Votre TIG a-t-il été prononcé comme peine principale ?
Oui, une peine de sursis planait au-dessus de ma tête, mais j’ai eu des heures de TIG en aménagement de peine.
Pourquoi avoir choisi de faire ce TIG pédagogique ?
Au début, j’ai fait un TIG classique dans un relais social, mais comme il y avait déjà beaucoup de stagiaires, je restais souvent assis sans rien faire. Parfois, il y avait des tâches comme distribuer des fruits et légumes le vendredi, mais ce n’était pas suffisant. J’ai fait les 140 premières heures, je n’en pouvais plus et je me suis dit qu’il me fallait autre chose. J’en ai parlé à ma CPIP (Conseillère pénitentiaire d’insertion et de probation), et j’ai rencontré la Conseillère en insertion professionnelle (CIP) qui s’occupe du TIG pédagogique. Là, je me suis dit : on va faire quelque chose.
Aviez-vous un projet professionnel avant de débuter votre TIG pédagogique ?
Je voulais déjà travailler dans le bâtiment, surtout dans la plâtrerie-peinture. Mon projet est devenu plus concret et réaliste. Grâce au TIG, j’ai appris les codes de l’entreprise, comment rédiger un CV et une lettre de motivation, et me préparer pour un entretien d’embauche : « Qu'est-ce que le recruteur regarde en premier ? », « Quelles sont les questions, qu'il me peut poser ? », … J’ai mieux compris comment me comporter en entretien.
Vous vous sentez donc davantage prêt pour un entretien d’embauche ?
Oui, j’ai l’impression d’avoir appris beaucoup. Maintenant je sais éviter de répéter trois fois la même chose et je me sens prêt à passer des entretiens.
Avez-vous commencé à postuler ?
Mon conseiller RSA m’a envoyé une annonce de France Travail. J’ai postulé et j’attends une réponse.
Comment se déroule votre TIG ? En quoi l’accompagnement de l’Îlot vous a-t-il permis de progresser ?
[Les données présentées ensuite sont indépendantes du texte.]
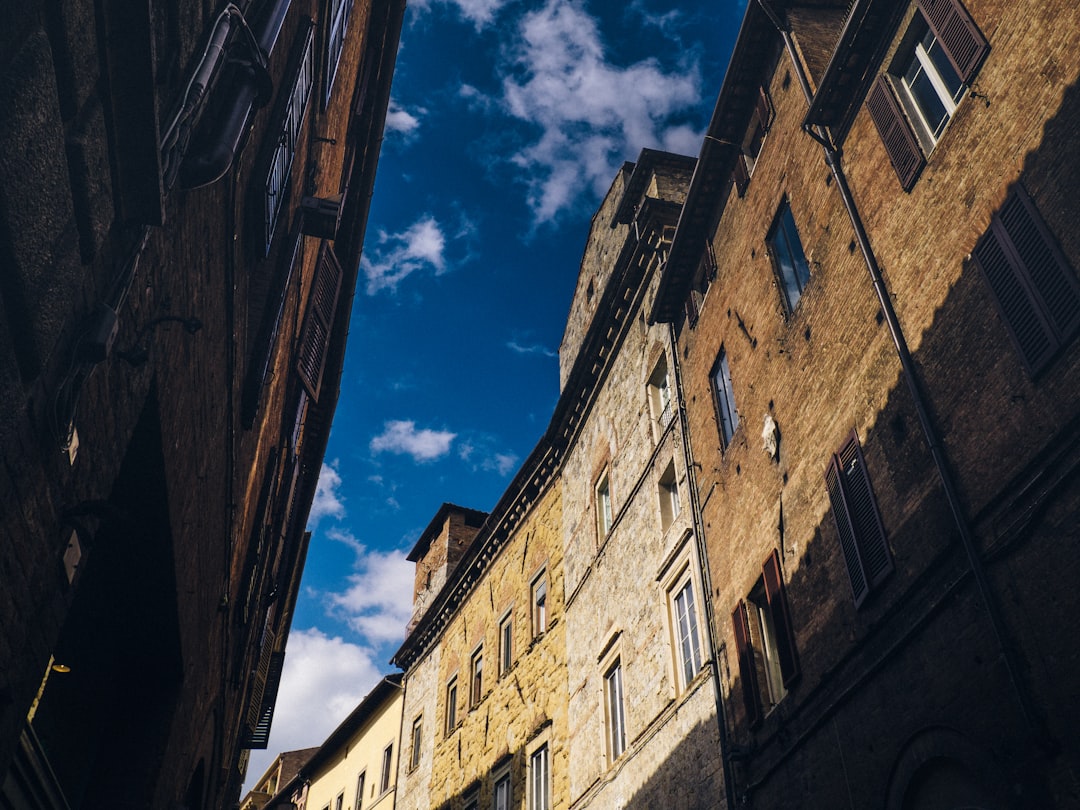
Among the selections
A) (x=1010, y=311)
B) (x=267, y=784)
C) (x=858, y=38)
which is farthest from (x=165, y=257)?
(x=267, y=784)

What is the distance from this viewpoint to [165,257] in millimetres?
4000

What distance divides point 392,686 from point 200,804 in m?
14.1

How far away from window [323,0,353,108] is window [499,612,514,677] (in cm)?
1168

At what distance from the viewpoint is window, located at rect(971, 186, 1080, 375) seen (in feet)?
17.8

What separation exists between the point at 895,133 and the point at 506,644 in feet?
44.7

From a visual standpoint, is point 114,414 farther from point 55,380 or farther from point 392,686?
point 392,686

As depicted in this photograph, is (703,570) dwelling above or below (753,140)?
below

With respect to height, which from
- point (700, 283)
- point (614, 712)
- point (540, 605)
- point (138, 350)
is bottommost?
point (138, 350)

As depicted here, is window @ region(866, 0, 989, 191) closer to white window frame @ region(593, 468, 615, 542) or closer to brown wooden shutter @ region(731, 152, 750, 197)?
brown wooden shutter @ region(731, 152, 750, 197)

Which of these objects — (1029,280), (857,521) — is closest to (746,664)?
(857,521)

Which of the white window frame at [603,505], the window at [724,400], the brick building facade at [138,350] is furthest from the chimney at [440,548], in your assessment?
the window at [724,400]

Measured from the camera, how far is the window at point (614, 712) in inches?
484

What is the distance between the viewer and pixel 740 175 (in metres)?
11.0

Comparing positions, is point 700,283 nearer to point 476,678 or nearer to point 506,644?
point 506,644
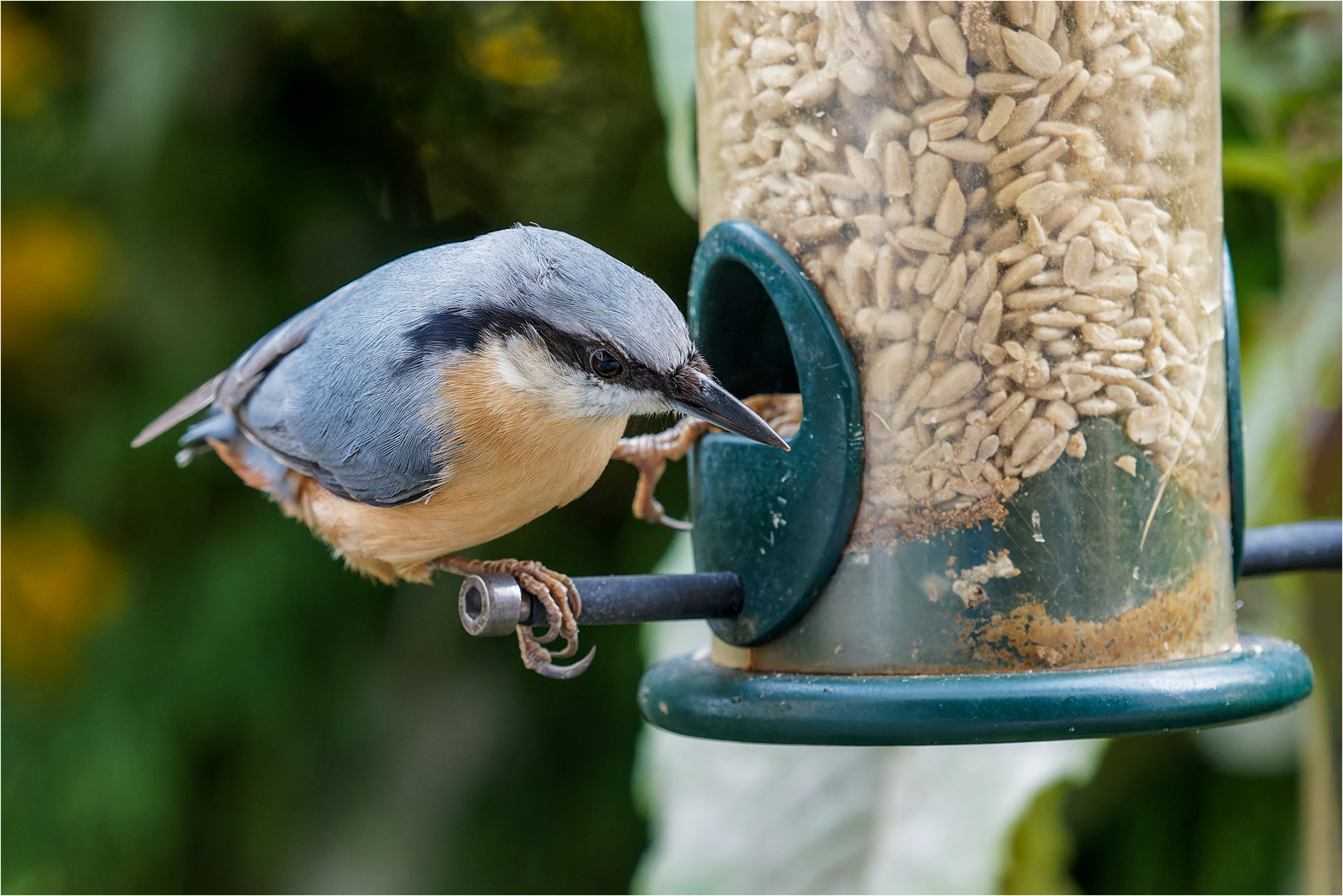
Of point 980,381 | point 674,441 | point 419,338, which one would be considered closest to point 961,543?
point 980,381

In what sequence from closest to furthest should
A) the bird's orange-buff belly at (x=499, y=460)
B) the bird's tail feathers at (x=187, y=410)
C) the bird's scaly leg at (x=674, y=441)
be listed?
the bird's orange-buff belly at (x=499, y=460) → the bird's scaly leg at (x=674, y=441) → the bird's tail feathers at (x=187, y=410)

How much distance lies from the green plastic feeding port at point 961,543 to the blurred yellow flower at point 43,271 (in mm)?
2312

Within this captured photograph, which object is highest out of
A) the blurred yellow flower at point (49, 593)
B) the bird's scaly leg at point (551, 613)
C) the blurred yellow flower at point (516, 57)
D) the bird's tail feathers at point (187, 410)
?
the blurred yellow flower at point (516, 57)

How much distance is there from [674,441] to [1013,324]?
73 centimetres

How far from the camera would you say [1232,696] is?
1.80 m

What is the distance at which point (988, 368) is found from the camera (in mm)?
1929

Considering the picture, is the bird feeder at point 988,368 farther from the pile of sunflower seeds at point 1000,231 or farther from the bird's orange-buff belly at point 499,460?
the bird's orange-buff belly at point 499,460

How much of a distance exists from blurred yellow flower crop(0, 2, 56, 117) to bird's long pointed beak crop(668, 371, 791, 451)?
2459 millimetres

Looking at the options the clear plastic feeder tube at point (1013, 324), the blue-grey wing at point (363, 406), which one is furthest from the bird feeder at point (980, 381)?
the blue-grey wing at point (363, 406)

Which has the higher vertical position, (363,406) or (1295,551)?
(363,406)

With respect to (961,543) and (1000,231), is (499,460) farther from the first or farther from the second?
(1000,231)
Les ateliers et les rendez-vous individuels se passent bien. Je ne vais pas vous mentir, souvent pour moi c’est dur de me lever. Faire cette semaine de TIG, et être debout tôt le matin, 4 jours d'affilée, ça me paraissait difficile. Mais là, même si je suis malade depuis deux jours, je viens quand même. Je suis motivé et j’ai l’impression d’apprendre des choses utiles. J’ai plus de connaissances, plus d’envie et je me concentre mieux sur ce qui est important. Les objectifs que je me fixe avec la Conseillère en insertion professionnelle (CIP) sont réalistes et atteignables, ce qui me permet de me projeter sans me décourager.
Vous vous sentez rassuré par cet accompagnement ?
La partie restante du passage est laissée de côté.